Supplied material –
-*-
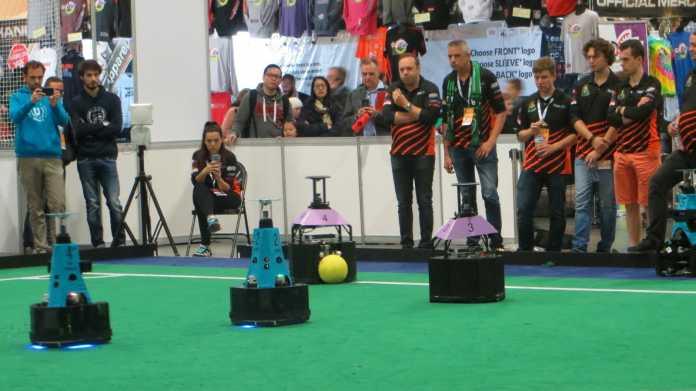 RoboCup-WM: Neue Bewegungsformen der Roboter erhöhen die Ballbeherrschung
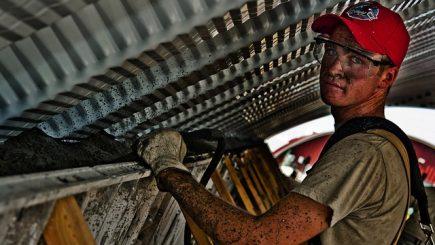 Deficit acut de muncitori într-un sector al economiei româneşti: Căutăm o soluție să aducem oameni din afară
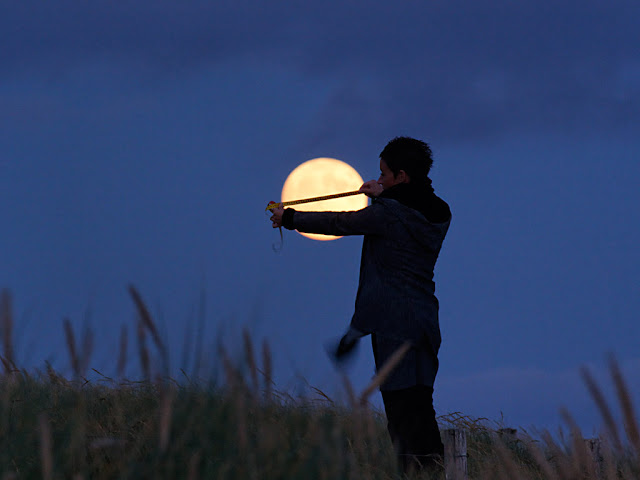 La Luna por Laurent Laveder - Play Moon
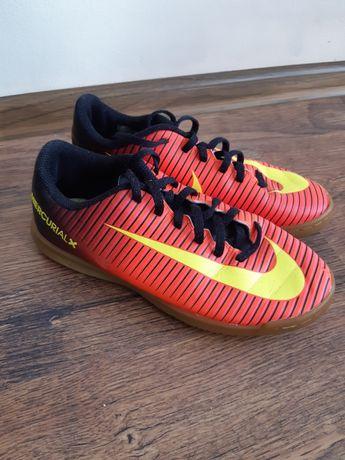 Halówki Nike r. 35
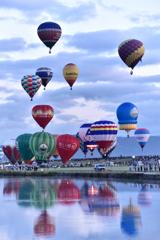 嘉瀬川河川敷より一斉離陸をするフェスタ気球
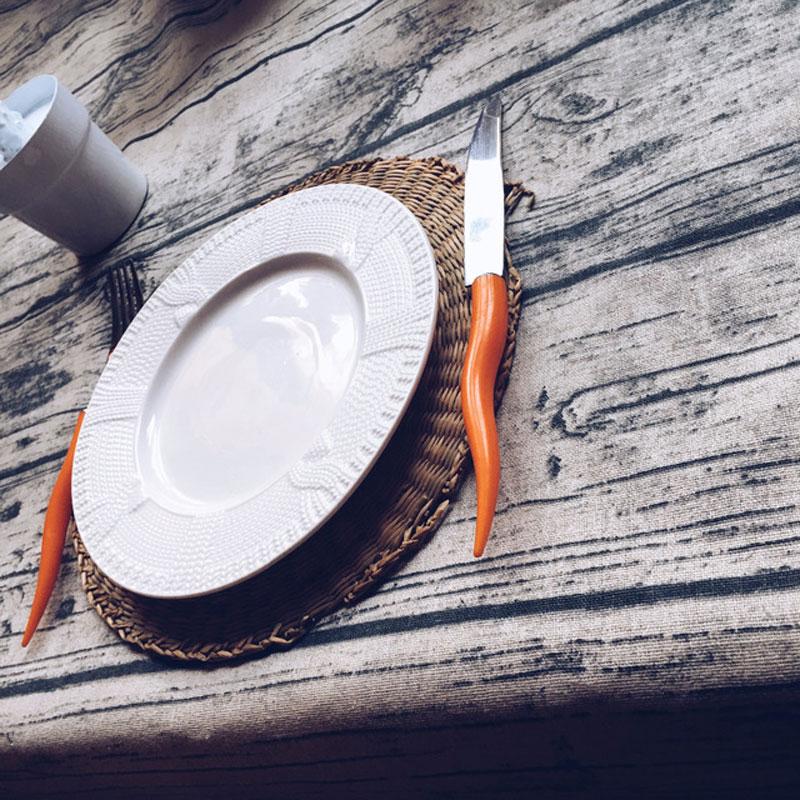Linane puidu kujundusega laualina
-*-
What you will do – All of the lines above should be retyped precisely, apart from the pictures.

Your response –
 RoboCup-WM: Neue Bewegungsformen der Roboter erhöhen die Ballbeherrschung
 Deficit acut de muncitori într-un sector al economiei româneşti: Căutăm o soluție să aducem oameni din afară
 La Luna por Laurent Laveder - Play Moon
 Halówki Nike r. 35
 嘉瀬川河川敷より一斉離陸をするフェスタ気球
Linane puidu kujundusega laualina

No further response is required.